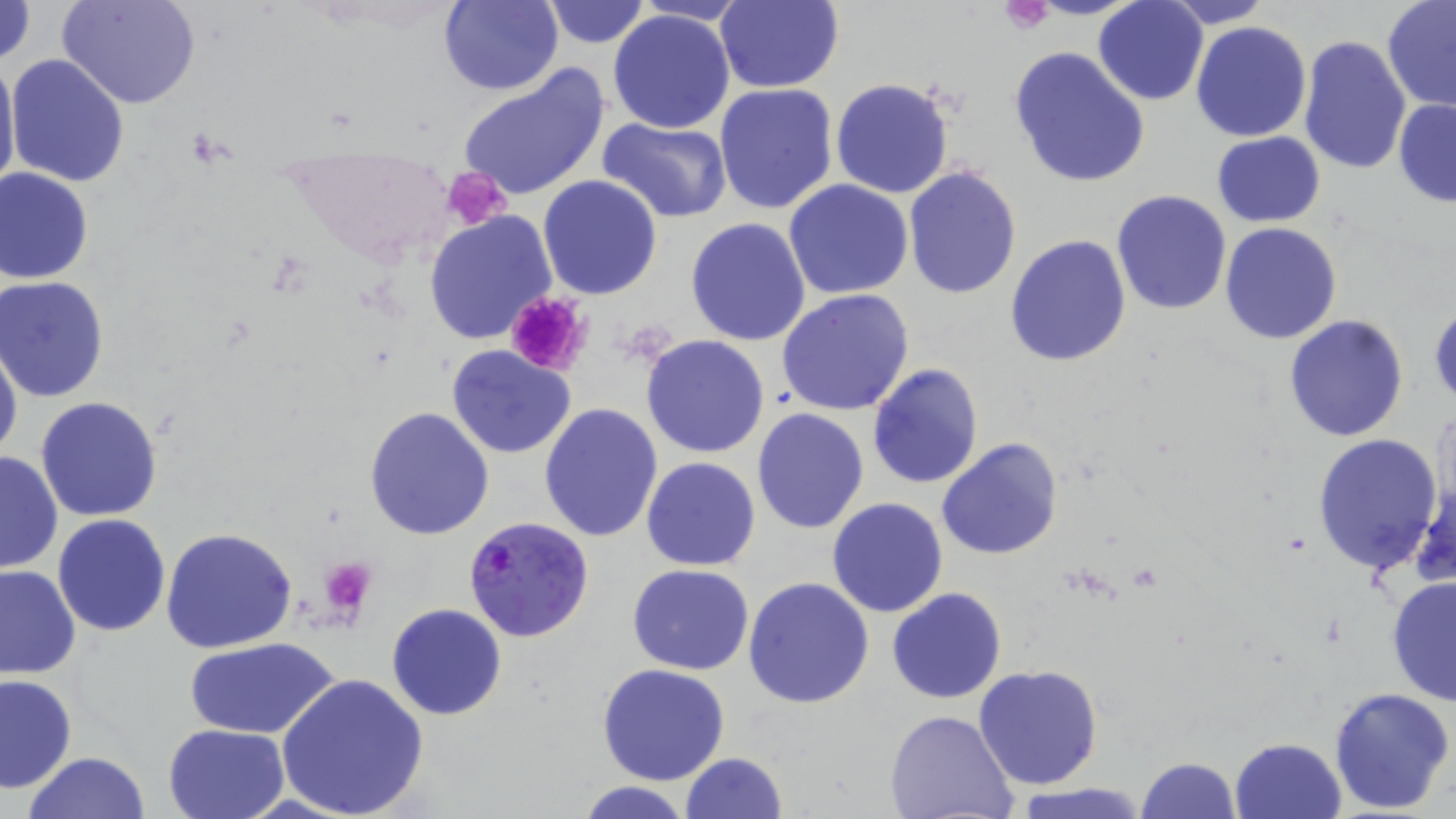
Approximate bounding boxes as (x1, y1, x2, y2) in pixels.
Plasmodium falciparum-infected red blood cells: (465, 517, 596, 642).

slide_level_diagnosis: Plasmodium falciparum
field_of_view: one of a larger specimen
preparation: thin blood film
platelet_locations: 'approximate bounding boxes as (x1, y1, x2, y2) in pixels: (999, 2, 1052, 32), (444, 166, 512, 229), (505, 289, 594, 378), (318, 556, 378, 613)'
uninfected_red_blood_cell_locations: 'approximate bounding boxes as (x1, y1, x2, y2) in pixels: (0, 0, 36, 67), (59, 0, 201, 109), (438, 0, 565, 96), (541, 0, 649, 47), (714, 0, 842, 93), (1159, 0, 1275, 26), (634, 1, 753, 25), (1093, 1, 1209, 105), (1382, 2, 1456, 112), (608, 9, 736, 133), (1189, 20, 1312, 142), (1298, 35, 1413, 177), (1009, 46, 1151, 188), (0, 49, 20, 202), (5, 54, 130, 188), (456, 64, 610, 203), (830, 76, 955, 199), (713, 82, 839, 213), (1392, 99, 1456, 208), (599, 118, 732, 221), (1210, 132, 1326, 227), (901, 166, 1021, 299), (1, 168, 95, 284), (537, 175, 664, 300), (784, 178, 914, 300), (1111, 190, 1232, 315), (424, 209, 557, 345), (685, 217, 812, 347), (1220, 222, 1342, 344), (1005, 234, 1132, 367), (0, 276, 108, 401), (776, 288, 916, 414), (1428, 299, 1455, 409), (1282, 314, 1410, 443), (641, 335, 771, 458), (0, 336, 22, 469), (446, 344, 577, 459), (867, 362, 984, 489), (36, 397, 164, 521), (539, 402, 665, 543), (1431, 406, 1455, 528), (364, 407, 496, 540), (752, 408, 869, 534), (1312, 433, 1444, 574), (938, 437, 1062, 560), (0, 449, 62, 575), (641, 457, 761, 571), (1411, 468, 1455, 593), (826, 497, 949, 619), (53, 513, 171, 636), (160, 527, 297, 652), (0, 563, 79, 680), (626, 564, 754, 675), (1387, 572, 1456, 709), (743, 576, 874, 707), (886, 587, 1007, 704), (387, 603, 507, 720), (187, 636, 339, 740), (597, 663, 731, 786), (975, 664, 1104, 791), (275, 670, 428, 819), (0, 674, 76, 794), (1328, 686, 1454, 813), (886, 711, 1020, 819), (163, 722, 291, 818), (1230, 737, 1347, 819), (24, 751, 149, 819), (681, 752, 787, 819), (1135, 757, 1239, 818), (572, 780, 697, 819), (1013, 784, 1151, 819)'
modality: light microscopy
magnification: 1000x
stain: May-Grünwald-Giemsa
image_size: 1456×819 pixels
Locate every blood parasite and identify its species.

- WHAT THE TASK REQUIRES
Copy nothing except the lines from the one with "magnification: 1000x" through the end of the records; keep each exactly as it appears, first and last included.

- RESULT OF THE TASK
magnification: 1000x
stain: May-Grünwald-Giemsa
image_size: 1456×819 pixels
Locate every blood parasite and identify its species.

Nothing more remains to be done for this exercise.